=== Brano scelto ===

LA VIOLENZA NEL MONDO GIOVANILE E TECNICHE DI MEDIAZIONE

a cura del Prof. Avv. Bruno Troisi ordinario di diritto civile nella Facoltà di Giurisprudenza dell’Università degli Studi di Cagliari. Direttore della Scuola di Specializzazione per le Professioni Legali

Come da molti è avvertito, da alcuni anni la violenza giovanile rappresenta un fenomeno estremamente preoccupante, tanto da essere al centro di dibattiti, di studi e di progetti istituzionali.

Certo, è una costante della storia l’atteggiamento critico delle vecchie generazioni nei confronti delle nuove, sempre caratterizzate da inquietudini e ribellione, da insofferenza e trasgressione. Ma le cronache degli ultimi anni sono ricche di episodi di particolare gravità che testimoniano un accresciuto disagio giovanile. Al riguardo, occorre, peraltro, non sottovalutare il fenomeno di amplificazione svolto dai mass media, posto che quando un episodio di violenza raggiunge la cronaca giornalistica è come se passasse sotto una lente d’ingrandimento che lo trasforma in un preoccupante segnale di degrado sociale.  

Dico questo, non certo per sottovalutare il fenomeno della violenza giovanile, ma per evitare che essa diventi un fuorviante ancorché rassicurante luogo comune, per mezzo del quale la violenza, in quanto generazionale, viene relegata in un mondo a noi estraneo

sì che il fenomeno tende ad essere generalizzato ed attribuito alla condizione stessa di adolescente, in qualità di imputato collettivo, a scapito di una lucida e obiettiva analisi – oltre che dei problemi individuali dei giovani – della realtà sociale, in vista della previsione di concrete politiche di intervento.

Ma cosa s’intende per violenza, e cosa s’intende, in particolare, per “violenza giovanile”?

E’ bene precisare che una definizione univoca di violenza appare assai difficile da elaborare, essendo molteplici e differenti le sue manifestazioni, a partire dagli autori, dalle cause, dai meccanismi che ne sono alla base, nonché rispetto alle circostanze, alle modalità e all’ambito di esercizio di essa, alle vittime, alle conseguenze, al grado di riprovazione sociale.

===

• [Consegna] Ricopia per intero il brano sulla violenza giovanile e sulle tecniche di mediazione, senza cambiare nulla.

=== Dati forniti ===

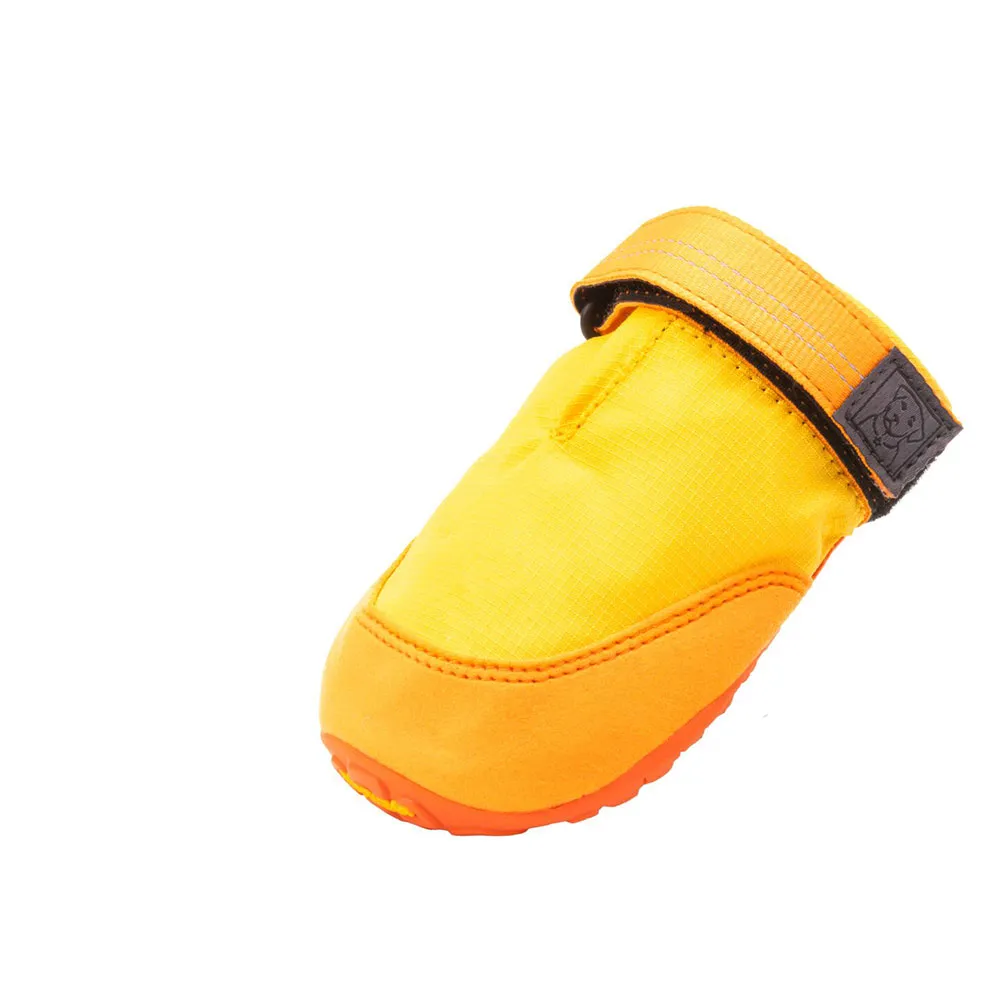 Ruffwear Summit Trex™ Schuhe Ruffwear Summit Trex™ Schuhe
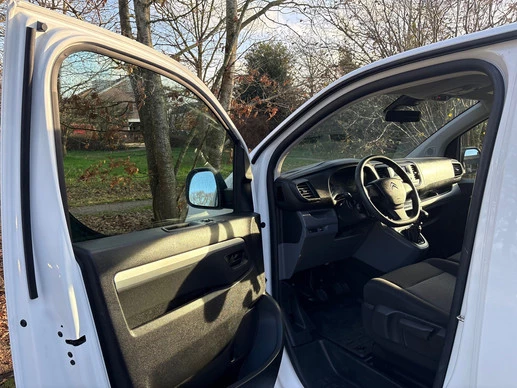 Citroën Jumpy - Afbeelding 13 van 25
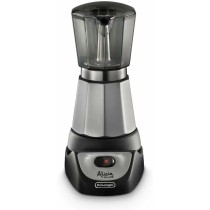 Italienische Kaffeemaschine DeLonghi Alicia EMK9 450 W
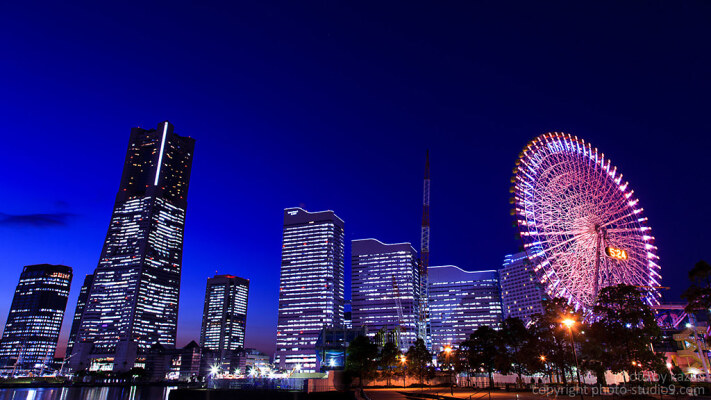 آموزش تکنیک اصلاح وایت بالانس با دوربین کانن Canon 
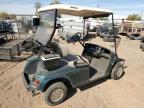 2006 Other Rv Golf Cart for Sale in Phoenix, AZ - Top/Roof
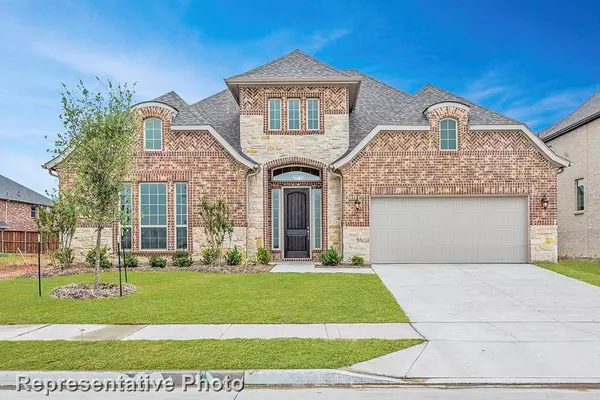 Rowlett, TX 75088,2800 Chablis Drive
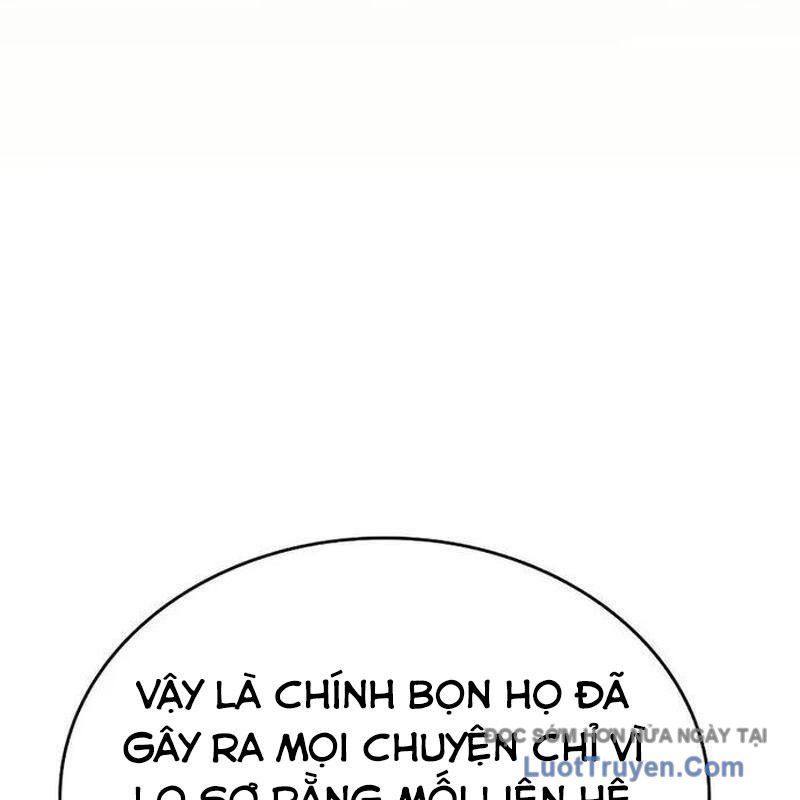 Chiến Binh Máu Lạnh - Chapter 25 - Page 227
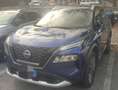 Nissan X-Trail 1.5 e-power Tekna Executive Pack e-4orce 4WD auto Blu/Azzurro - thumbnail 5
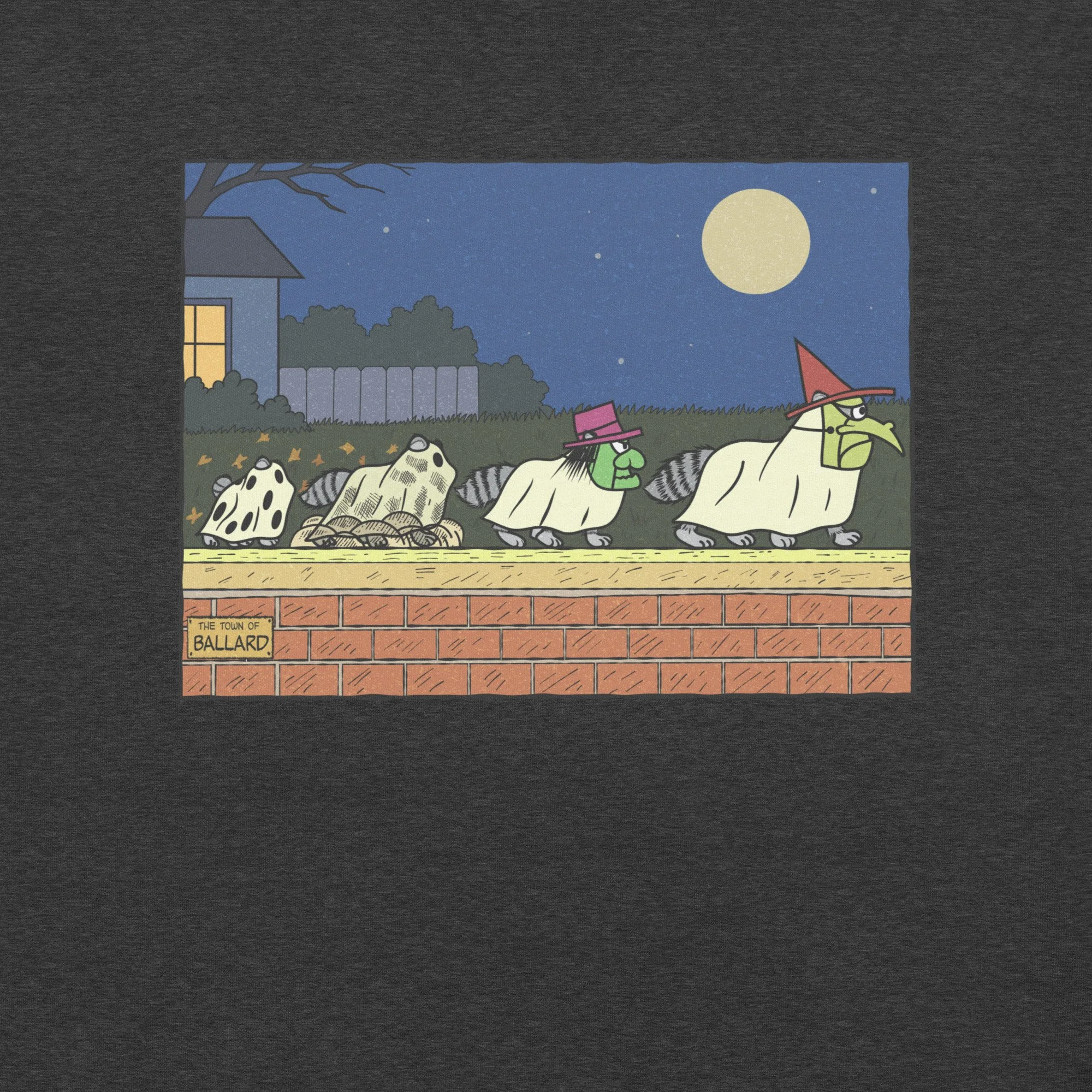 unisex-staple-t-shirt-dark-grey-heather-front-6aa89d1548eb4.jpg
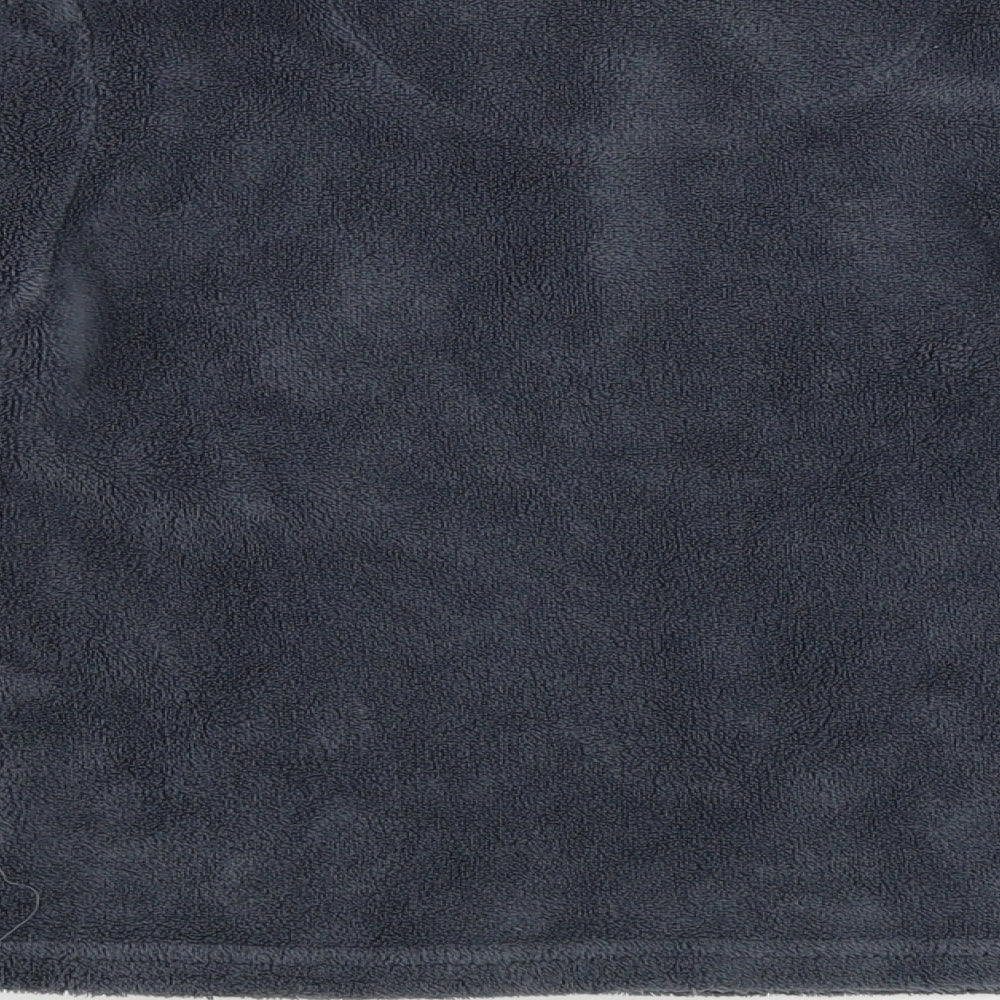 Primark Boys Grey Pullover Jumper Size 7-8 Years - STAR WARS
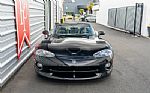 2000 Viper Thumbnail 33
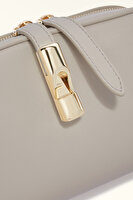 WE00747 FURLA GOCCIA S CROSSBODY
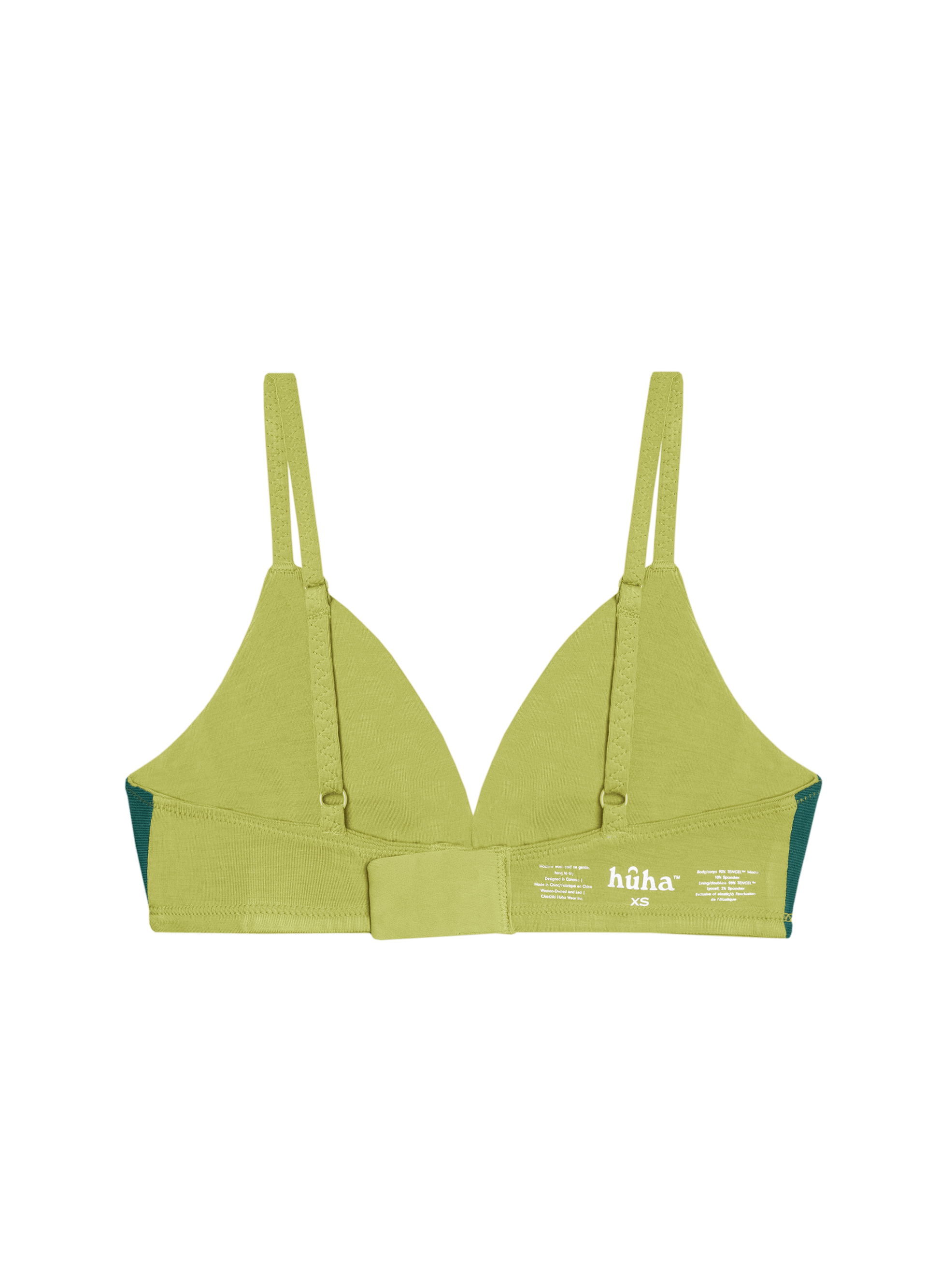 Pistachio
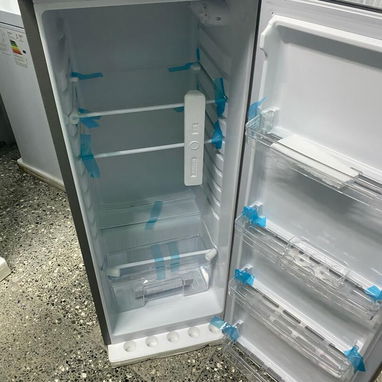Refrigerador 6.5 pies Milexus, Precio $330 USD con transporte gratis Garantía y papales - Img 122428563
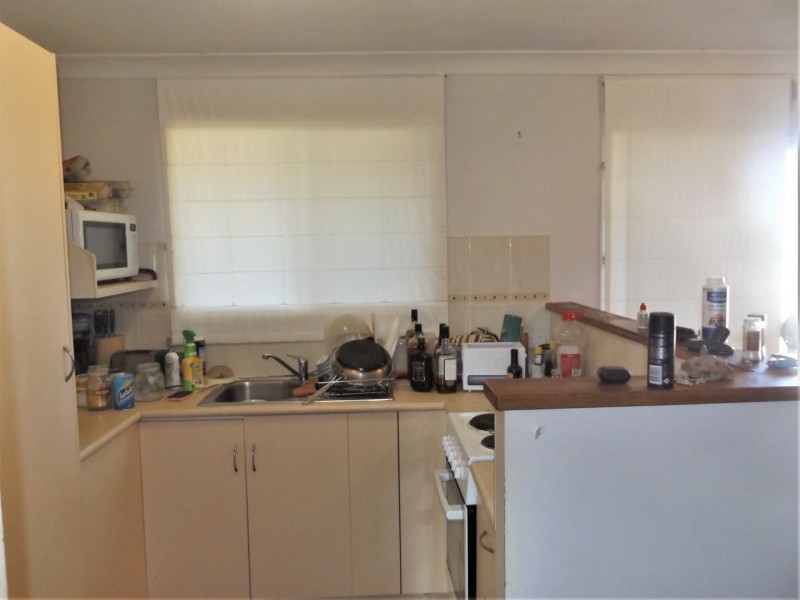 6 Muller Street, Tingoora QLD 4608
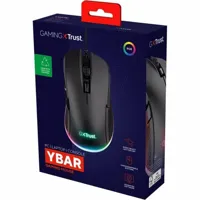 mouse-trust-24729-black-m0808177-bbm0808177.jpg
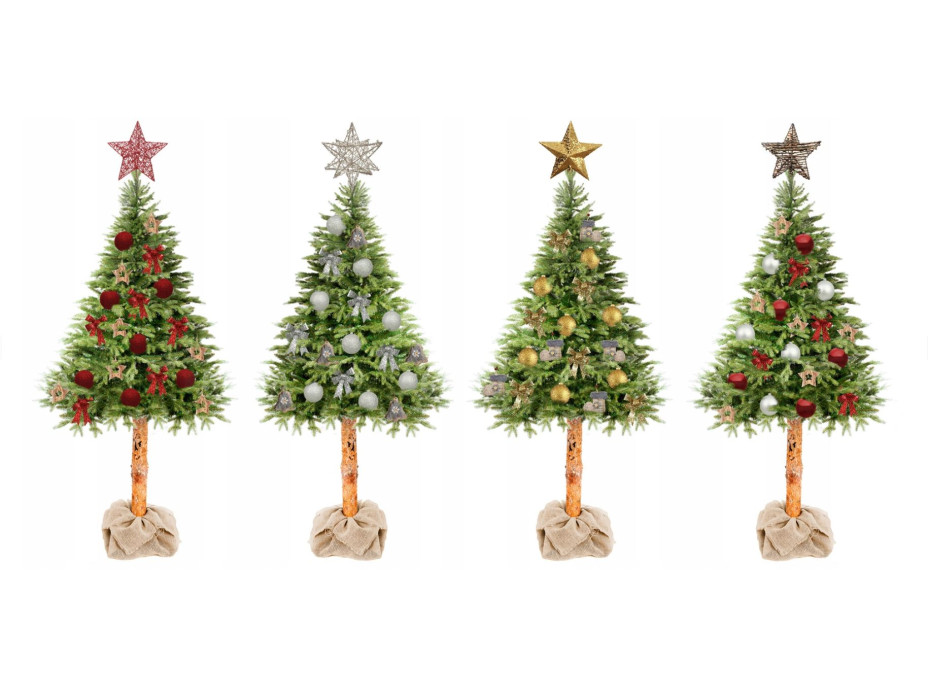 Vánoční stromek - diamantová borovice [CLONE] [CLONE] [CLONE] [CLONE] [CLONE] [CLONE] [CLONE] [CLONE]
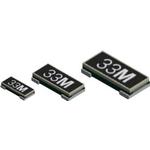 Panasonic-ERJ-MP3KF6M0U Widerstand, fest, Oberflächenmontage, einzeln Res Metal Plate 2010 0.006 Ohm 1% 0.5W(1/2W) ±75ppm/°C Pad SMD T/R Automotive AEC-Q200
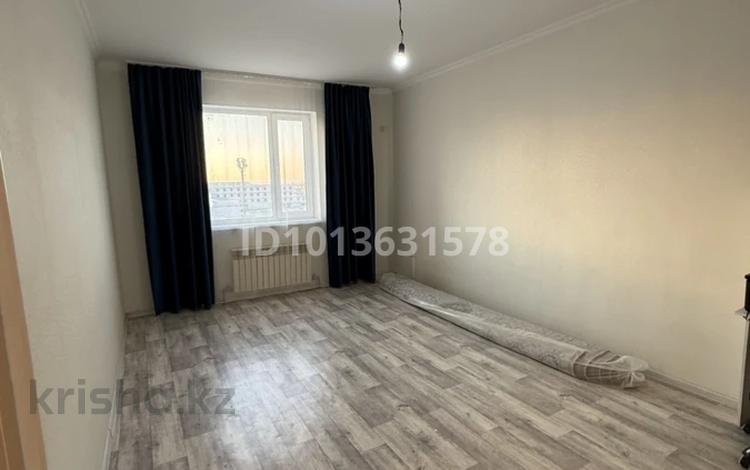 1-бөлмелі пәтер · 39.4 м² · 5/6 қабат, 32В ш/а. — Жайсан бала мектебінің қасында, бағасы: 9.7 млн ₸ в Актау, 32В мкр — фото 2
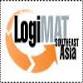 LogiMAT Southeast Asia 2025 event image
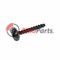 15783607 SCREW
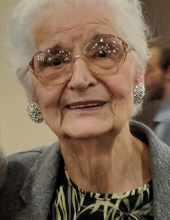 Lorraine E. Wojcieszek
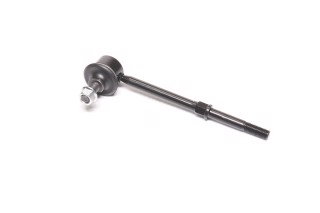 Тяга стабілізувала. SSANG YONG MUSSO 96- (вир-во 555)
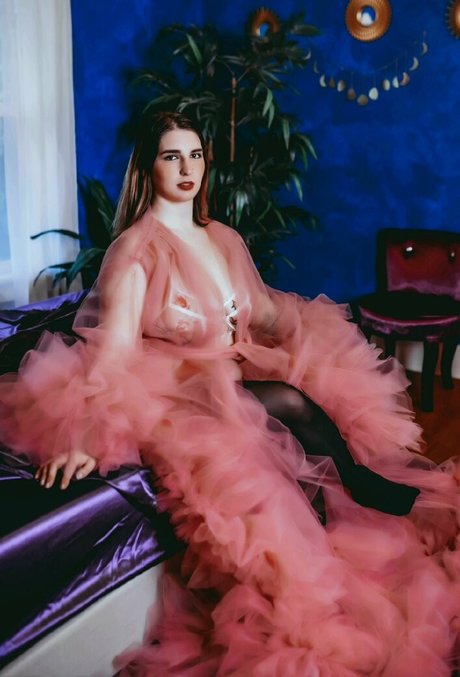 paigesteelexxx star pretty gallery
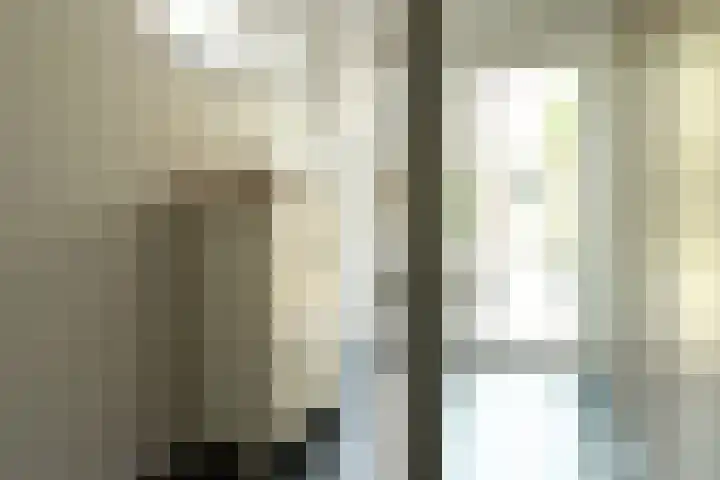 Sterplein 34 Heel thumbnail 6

===

• [Soluzione dell'esercizio]
LA VIOLENZA NEL MONDO GIOVANILE E TECNICHE DI MEDIAZIONE

a cura del Prof. Avv. Bruno Troisi ordinario di diritto civile nella Facoltà di Giurisprudenza dell’Università degli Studi di Cagliari. Direttore della Scuola di Specializzazione per le Professioni Legali

Come da molti è avvertito, da alcuni anni la violenza giovanile rappresenta un fenomeno estremamente preoccupante, tanto da essere al centro di dibattiti, di studi e di progetti istituzionali.

Certo, è una costante della storia l’atteggiamento critico delle vecchie generazioni nei confronti delle nuove, sempre caratterizzate da inquietudini e ribellione, da insofferenza e trasgressione. Ma le cronache degli ultimi anni sono ricche di episodi di particolare gravità che testimoniano un accresciuto disagio giovanile. Al riguardo, occorre, peraltro, non sottovalutare il fenomeno di amplificazione svolto dai mass media, posto che quando un episodio di violenza raggiunge la cronaca giornalistica è come se passasse sotto una lente d’ingrandimento che lo trasforma in un preoccupante segnale di degrado sociale.  

Dico questo, non certo per sottovalutare il fenomeno della violenza giovanile, ma per evitare che essa diventi un fuorviante ancorché rassicurante luogo comune, per mezzo del quale la violenza, in quanto generazionale, viene relegata in un mondo a noi estraneo

sì che il fenomeno tende ad essere generalizzato ed attribuito alla condizione stessa di adolescente, in qualità di imputato collettivo, a scapito di una lucida e obiettiva analisi – oltre che dei problemi individuali dei giovani – della realtà sociale, in vista della previsione di concrete politiche di intervento.

Ma cosa s’intende per violenza, e cosa s’intende, in particolare, per “violenza giovanile”?

E’ bene precisare che una definizione univoca di violenza appare assai difficile da elaborare, essendo molteplici e differenti le sue manifestazioni, a partire dagli autori, dalle cause, dai meccanismi che ne sono alla base, nonché rispetto alle circostanze, alle modalità e all’ambito di esercizio di essa, alle vittime, alle conseguenze, al grado di riprovazione sociale.